Jan Derk Kobus (11 March 1858 – 11 March 1910) was a Dutch agricultural chemist and botanist. He headed the sugar experimental station in Dutch Java at Pasoeroean where he was involved in early experimental hybridization of sugarcane.

== Life and work ==
Kobus was born in Deventer and went to the local school before studying chemistry at the Georg August University of Göttingen, the University of Halle and at the Royal Saxon Forestry Academy, Tharandt. He then worked at the Agricultural Research Station in Wageningen. He took a special interest in botany, examining the genera Carex and Cyperus. In 1886 he was appointed as deputy director for the experimental station of the sugar industry in Dutch Java at Pasoeroean. Here he was involved in studies on sugarcane diseases and in the breeding of high-yielding and disease resistant sugarcane hybrids and the selection of varieties.
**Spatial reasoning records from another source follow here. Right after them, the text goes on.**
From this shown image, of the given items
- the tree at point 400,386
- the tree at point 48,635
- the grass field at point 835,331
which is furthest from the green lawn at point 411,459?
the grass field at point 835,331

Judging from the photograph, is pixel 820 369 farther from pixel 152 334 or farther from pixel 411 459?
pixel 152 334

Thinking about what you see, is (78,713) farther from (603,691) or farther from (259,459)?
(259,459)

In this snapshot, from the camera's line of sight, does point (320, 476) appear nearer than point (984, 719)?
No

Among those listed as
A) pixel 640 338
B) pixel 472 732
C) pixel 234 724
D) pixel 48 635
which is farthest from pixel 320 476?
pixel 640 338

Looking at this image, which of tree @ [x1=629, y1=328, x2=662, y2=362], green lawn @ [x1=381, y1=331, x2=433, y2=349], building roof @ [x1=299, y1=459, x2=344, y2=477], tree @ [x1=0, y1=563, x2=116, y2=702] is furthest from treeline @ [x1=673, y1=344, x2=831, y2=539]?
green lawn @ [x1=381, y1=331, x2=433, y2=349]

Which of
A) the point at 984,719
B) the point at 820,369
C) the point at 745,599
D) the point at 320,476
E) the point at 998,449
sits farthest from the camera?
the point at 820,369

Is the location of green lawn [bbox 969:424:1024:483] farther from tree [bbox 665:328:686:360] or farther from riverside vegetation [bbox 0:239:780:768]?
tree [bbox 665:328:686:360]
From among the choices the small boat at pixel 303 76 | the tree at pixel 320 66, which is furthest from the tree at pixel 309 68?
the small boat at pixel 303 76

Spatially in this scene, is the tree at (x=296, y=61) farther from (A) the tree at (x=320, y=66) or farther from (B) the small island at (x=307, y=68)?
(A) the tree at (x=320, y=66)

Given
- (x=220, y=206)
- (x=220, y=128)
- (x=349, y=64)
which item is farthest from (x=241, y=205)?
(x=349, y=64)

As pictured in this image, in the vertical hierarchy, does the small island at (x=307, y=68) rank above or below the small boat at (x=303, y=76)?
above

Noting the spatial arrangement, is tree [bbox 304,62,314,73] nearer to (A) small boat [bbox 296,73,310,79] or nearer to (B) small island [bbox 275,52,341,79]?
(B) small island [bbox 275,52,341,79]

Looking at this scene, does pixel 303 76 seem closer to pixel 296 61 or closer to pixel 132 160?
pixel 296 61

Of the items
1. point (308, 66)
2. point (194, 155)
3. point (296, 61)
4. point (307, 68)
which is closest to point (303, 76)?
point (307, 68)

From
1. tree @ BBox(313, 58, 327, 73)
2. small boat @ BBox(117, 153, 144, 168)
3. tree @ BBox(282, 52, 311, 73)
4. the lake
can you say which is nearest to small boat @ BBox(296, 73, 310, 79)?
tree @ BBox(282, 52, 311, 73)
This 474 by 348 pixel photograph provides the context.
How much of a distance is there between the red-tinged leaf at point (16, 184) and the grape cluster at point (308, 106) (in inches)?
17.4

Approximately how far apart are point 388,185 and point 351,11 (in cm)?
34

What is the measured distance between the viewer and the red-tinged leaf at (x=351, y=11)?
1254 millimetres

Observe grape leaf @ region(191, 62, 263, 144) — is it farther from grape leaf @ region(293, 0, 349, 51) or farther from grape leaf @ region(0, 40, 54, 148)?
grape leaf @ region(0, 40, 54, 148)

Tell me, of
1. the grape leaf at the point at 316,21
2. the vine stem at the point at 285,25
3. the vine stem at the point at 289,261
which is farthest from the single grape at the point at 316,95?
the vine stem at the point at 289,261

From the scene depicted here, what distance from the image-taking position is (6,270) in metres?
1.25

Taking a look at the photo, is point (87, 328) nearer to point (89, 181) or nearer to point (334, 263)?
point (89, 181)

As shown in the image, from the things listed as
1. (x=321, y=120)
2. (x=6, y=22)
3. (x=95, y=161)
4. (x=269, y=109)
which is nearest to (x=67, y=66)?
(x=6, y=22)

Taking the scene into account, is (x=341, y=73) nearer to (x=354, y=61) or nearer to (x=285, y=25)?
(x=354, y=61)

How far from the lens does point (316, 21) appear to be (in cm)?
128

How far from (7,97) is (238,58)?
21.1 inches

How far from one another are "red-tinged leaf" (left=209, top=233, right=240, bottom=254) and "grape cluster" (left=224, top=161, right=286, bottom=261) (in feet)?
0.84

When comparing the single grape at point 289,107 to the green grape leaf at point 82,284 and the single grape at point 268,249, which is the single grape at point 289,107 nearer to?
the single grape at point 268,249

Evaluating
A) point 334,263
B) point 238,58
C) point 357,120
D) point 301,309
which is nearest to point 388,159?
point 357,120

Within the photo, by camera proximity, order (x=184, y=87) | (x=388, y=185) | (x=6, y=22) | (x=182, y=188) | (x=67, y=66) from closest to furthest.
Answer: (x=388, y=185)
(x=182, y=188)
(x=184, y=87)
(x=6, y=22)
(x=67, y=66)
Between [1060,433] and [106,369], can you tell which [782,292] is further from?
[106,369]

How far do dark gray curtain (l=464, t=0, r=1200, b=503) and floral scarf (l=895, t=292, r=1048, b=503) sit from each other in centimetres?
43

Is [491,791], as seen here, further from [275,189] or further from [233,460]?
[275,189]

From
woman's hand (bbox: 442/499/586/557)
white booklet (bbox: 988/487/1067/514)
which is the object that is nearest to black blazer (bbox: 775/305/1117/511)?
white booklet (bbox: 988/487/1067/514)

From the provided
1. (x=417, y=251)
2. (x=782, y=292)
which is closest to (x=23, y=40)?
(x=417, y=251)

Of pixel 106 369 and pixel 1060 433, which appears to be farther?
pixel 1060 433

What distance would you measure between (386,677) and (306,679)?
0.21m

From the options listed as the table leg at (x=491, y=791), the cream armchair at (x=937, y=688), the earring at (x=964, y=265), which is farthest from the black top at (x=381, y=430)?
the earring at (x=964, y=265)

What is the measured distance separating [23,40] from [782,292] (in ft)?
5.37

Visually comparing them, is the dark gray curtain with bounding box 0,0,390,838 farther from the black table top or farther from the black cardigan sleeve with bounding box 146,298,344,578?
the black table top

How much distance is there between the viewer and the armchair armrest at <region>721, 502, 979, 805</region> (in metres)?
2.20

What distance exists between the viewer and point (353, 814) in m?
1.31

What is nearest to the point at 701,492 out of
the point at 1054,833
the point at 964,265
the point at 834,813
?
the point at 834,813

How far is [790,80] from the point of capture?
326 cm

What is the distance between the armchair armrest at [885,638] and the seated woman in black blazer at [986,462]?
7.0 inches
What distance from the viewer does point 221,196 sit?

He edited the journal, Archief voor de Java Suikerindustrie, of the Javan sugar industry from 1893 and became directory of the experimental station in 1897. He was knighted in the order of the Orange Nassau in 1899 by the Dutch queen Wilhelmina. He was also admitted to the Leopoldina Academy in 1907.

Kobus died on his birthday while aboard the steamer Goentoer while returning to the Netherlands.